[Source records]
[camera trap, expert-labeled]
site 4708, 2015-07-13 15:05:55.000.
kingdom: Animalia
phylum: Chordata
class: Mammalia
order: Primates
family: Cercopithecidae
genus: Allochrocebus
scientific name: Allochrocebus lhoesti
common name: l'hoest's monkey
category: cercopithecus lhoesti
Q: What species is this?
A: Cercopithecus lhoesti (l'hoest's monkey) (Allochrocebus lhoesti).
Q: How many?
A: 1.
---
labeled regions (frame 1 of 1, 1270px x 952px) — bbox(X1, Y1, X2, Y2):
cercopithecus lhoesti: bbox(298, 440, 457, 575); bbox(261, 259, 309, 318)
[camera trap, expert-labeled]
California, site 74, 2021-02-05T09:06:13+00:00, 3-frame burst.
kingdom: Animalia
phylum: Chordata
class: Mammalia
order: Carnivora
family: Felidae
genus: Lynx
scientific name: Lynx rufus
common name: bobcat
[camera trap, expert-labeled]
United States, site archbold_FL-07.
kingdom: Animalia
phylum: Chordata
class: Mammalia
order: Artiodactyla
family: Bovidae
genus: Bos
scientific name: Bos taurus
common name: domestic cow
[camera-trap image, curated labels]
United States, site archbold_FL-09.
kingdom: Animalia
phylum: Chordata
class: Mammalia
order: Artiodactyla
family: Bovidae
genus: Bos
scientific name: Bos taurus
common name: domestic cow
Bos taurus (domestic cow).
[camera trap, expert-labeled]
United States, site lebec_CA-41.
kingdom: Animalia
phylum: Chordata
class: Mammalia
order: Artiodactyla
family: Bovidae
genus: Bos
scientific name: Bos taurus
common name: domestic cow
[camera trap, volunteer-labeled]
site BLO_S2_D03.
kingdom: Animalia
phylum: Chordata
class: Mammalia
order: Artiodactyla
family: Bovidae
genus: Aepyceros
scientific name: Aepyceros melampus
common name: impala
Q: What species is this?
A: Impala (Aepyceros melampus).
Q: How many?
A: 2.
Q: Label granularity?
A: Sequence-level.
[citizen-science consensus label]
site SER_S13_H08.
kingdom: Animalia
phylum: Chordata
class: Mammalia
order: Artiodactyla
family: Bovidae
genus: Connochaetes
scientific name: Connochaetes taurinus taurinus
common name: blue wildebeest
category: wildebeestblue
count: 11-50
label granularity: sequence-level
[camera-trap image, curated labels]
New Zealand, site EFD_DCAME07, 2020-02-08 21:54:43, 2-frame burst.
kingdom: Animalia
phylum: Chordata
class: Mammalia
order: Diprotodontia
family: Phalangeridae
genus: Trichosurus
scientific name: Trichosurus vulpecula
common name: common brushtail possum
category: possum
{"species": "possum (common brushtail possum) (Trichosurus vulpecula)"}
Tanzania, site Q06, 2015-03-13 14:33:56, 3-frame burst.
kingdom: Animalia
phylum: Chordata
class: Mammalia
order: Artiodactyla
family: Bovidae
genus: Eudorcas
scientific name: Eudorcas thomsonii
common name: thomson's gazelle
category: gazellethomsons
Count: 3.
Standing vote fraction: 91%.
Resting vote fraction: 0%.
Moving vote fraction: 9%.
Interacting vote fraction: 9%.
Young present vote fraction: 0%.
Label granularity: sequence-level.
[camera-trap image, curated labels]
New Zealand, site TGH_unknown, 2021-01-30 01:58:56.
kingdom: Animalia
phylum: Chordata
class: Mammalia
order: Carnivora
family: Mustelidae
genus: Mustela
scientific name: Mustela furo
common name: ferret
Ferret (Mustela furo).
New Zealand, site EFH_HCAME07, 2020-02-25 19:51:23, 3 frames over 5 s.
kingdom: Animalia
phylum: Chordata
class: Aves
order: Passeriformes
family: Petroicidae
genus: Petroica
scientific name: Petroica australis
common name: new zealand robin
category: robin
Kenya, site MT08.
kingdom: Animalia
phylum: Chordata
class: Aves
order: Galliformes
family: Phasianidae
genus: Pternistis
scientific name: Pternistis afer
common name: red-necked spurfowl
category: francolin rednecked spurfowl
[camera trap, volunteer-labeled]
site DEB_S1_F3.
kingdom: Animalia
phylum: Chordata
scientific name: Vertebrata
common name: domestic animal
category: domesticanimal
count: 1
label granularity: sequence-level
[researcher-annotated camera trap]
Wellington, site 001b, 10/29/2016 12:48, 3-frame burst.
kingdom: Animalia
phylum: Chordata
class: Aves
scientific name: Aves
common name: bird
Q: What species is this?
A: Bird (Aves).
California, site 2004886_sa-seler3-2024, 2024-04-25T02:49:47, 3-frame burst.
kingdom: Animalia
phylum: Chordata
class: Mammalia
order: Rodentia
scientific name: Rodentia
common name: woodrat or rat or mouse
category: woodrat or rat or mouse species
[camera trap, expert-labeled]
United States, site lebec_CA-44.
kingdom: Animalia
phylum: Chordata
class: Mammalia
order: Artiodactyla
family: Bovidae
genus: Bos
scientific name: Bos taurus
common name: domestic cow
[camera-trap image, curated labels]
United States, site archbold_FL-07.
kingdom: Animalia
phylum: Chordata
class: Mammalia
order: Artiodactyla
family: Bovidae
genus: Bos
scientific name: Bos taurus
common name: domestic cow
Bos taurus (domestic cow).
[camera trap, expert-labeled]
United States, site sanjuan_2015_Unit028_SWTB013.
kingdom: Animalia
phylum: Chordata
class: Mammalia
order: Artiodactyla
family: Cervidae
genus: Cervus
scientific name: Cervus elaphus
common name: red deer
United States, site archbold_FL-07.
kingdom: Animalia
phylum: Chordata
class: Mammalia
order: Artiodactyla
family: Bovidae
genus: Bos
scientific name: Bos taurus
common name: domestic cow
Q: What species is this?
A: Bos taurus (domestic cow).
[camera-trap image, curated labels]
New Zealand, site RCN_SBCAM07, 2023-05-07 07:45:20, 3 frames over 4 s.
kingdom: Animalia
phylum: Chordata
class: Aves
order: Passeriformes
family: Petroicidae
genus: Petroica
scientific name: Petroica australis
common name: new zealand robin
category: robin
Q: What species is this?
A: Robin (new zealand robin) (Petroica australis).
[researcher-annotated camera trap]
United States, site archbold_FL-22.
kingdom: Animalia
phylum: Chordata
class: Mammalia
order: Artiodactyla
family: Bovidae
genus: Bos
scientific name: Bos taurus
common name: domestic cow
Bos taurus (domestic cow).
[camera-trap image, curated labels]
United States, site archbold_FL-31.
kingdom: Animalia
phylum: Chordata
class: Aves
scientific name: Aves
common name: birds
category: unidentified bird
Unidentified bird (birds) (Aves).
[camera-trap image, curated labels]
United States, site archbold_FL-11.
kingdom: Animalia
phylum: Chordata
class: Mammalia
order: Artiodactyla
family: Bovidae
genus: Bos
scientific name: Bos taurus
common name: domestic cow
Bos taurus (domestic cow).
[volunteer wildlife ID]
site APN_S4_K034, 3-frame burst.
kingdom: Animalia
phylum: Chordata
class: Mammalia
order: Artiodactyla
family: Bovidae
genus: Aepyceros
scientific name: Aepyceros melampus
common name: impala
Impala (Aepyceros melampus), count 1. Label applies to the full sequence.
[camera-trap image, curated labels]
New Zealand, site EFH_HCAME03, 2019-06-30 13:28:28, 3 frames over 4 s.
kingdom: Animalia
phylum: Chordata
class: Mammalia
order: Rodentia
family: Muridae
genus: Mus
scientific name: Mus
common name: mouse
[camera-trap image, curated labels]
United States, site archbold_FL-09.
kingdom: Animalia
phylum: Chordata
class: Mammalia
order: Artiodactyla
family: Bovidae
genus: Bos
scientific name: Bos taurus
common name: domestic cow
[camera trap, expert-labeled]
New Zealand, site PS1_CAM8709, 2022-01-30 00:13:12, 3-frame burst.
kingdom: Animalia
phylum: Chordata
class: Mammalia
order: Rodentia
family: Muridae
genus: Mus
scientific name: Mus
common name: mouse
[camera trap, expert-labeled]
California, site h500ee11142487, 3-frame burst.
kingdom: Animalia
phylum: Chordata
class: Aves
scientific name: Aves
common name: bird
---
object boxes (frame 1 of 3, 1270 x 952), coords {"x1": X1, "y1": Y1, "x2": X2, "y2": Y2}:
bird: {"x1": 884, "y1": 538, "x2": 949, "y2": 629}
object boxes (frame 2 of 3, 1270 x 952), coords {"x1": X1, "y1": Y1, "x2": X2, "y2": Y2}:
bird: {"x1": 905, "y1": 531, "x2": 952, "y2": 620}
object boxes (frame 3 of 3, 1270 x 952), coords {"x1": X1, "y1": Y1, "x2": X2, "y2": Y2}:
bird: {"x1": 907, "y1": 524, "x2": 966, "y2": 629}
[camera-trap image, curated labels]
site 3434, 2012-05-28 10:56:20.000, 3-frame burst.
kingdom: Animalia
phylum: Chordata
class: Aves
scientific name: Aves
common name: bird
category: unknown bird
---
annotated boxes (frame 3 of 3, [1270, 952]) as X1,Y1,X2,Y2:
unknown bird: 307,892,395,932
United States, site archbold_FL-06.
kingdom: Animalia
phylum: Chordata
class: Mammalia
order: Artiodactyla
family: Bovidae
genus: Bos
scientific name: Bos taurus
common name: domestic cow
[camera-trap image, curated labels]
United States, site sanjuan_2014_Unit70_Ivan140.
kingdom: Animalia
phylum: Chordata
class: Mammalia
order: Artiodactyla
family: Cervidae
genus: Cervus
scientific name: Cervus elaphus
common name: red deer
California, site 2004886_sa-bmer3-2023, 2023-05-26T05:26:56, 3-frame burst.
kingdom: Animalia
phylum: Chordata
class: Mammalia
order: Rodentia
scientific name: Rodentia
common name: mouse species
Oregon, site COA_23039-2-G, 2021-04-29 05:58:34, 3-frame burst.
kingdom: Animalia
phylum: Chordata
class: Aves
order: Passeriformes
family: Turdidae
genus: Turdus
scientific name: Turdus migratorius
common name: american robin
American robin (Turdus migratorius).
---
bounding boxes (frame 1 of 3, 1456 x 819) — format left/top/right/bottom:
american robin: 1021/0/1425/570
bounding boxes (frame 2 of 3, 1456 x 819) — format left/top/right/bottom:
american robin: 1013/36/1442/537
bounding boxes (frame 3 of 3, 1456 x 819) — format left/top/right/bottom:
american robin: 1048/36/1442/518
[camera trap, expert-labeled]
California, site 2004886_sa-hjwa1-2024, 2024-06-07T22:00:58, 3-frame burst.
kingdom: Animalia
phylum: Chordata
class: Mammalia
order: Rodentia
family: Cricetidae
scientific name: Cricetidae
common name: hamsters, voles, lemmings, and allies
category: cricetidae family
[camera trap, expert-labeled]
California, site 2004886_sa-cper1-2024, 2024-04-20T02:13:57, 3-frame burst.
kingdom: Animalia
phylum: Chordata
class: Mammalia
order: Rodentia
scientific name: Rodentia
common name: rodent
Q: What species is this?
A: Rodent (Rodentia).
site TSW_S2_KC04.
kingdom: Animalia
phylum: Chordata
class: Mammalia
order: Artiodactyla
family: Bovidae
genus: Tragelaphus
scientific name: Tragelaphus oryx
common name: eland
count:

**Work to be completed:**
Your answer must consist only of the lines from the start of the records above through the line with "family: Felidae", each retyped exactly.

**Answer space:**
[camera trap, expert-labeled]
site 4708, 2015-07-13 15:05:55.000.
kingdom: Animalia
phylum: Chordata
class: Mammalia
order: Primates
family: Cercopithecidae
genus: Allochrocebus
scientific name: Allochrocebus lhoesti
common name: l'hoest's monkey
category: cercopithecus lhoesti
Q: What species is this?
A: Cercopithecus lhoesti (l'hoest's monkey) (Allochrocebus lhoesti).
Q: How many?
A: 1.
---
labeled regions (frame 1 of 1, 1270px x 952px) — bbox(X1, Y1, X2, Y2):
cercopithecus lhoesti: bbox(298, 440, 457, 575); bbox(261, 259, 309, 318)
[camera trap, expert-labeled]
California, site 74, 2021-02-05T09:06:13+00:00, 3-frame burst.
kingdom: Animalia
phylum: Chordata
class: Mammalia
order: Carnivora
family: Felidae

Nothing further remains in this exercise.